年末の、一般的にはあわただしいなか、小中で同級生だった石羽紫史からLINEが届く。
「突然ですが」
こんな時期にこんな書き出しのメッセージにはろくなものがない。
やはり同級だった大野雪絵の訃報だった。
大野とは中学に入ってから同じクラスになったことはなく、小学生の頃もさほど話をした思い出もない。僕にとっては名もなき同級生であり、おそらく彼女にとってもそれは同様だったろう。7~8年前だったか、通っていた小学校と中学校、そして周辺の学校も統合されて、新たに小中一貫校ができた。たしかその年に同期会が開かれて、地元の居酒屋に何人か集まった。そのときことばを交わしたけれど、はじめて会話をしたような感じだった。

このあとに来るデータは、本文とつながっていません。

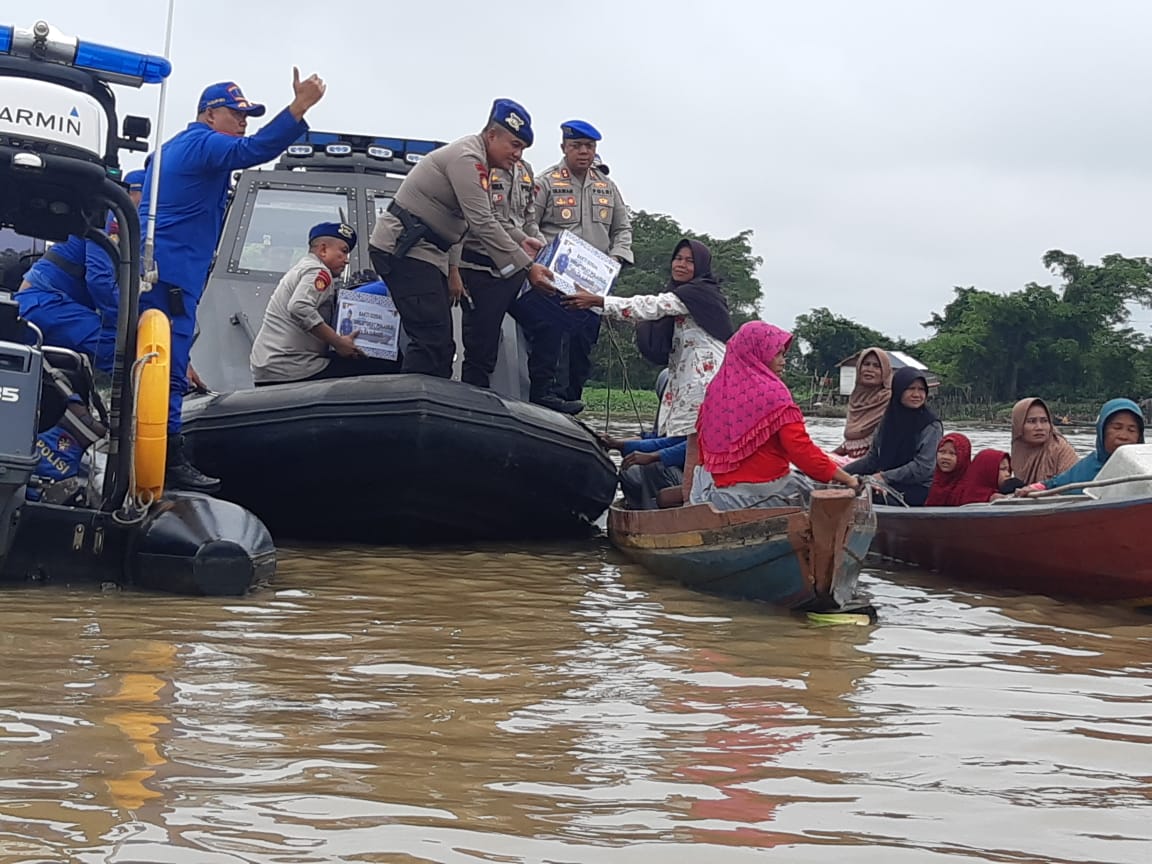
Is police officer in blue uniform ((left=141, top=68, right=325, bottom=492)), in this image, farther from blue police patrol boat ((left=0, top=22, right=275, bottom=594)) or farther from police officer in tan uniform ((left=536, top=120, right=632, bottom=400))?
police officer in tan uniform ((left=536, top=120, right=632, bottom=400))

その2年くらいあとで、母が地元の大学病院に入院して手術をした。
「大野さんって知ってる?おまえの同級生だっていうんだよ」
術後、母から聞いておどろいた。大野雪絵はその病院でヘルパーとして働いていたのである。
患者のデータ、たとえば住所や保証人の名前を見て、僕の母だとわかったのだろう。入院中はずいぶんと声をかけてもらい、励ましてもくれたにちがいない。
前回読んだ『にょっ記』に続いて続編を読んでみる。
なんでもないようなことをひけらかすのではなく、なんでもないように描いている。おもしろい。どんなふうにおもしろいかというと腹を抱えて笑いころげるようなおもしろさではない。遠赤外線の暖房器具のようにおもしろい。こういうおもしろさこそたいせつにしたい。どうやら続々編もあるようだ。
通夜は大田区の海に近い斎場で営まれた。父を送ったところでもあり、訪ねるのはそれ以来ということになる。東京モノレールの駅からずいぶんと歩く記憶があったが、数分でたどり着いた。大野は祭好きで、町会の神輿を毎年担いでいたという(今年は残念ながら中止なったと聞いている)。石羽もその仲間であるらしい。そろいの半纏を来た人が大勢列をつくっていた。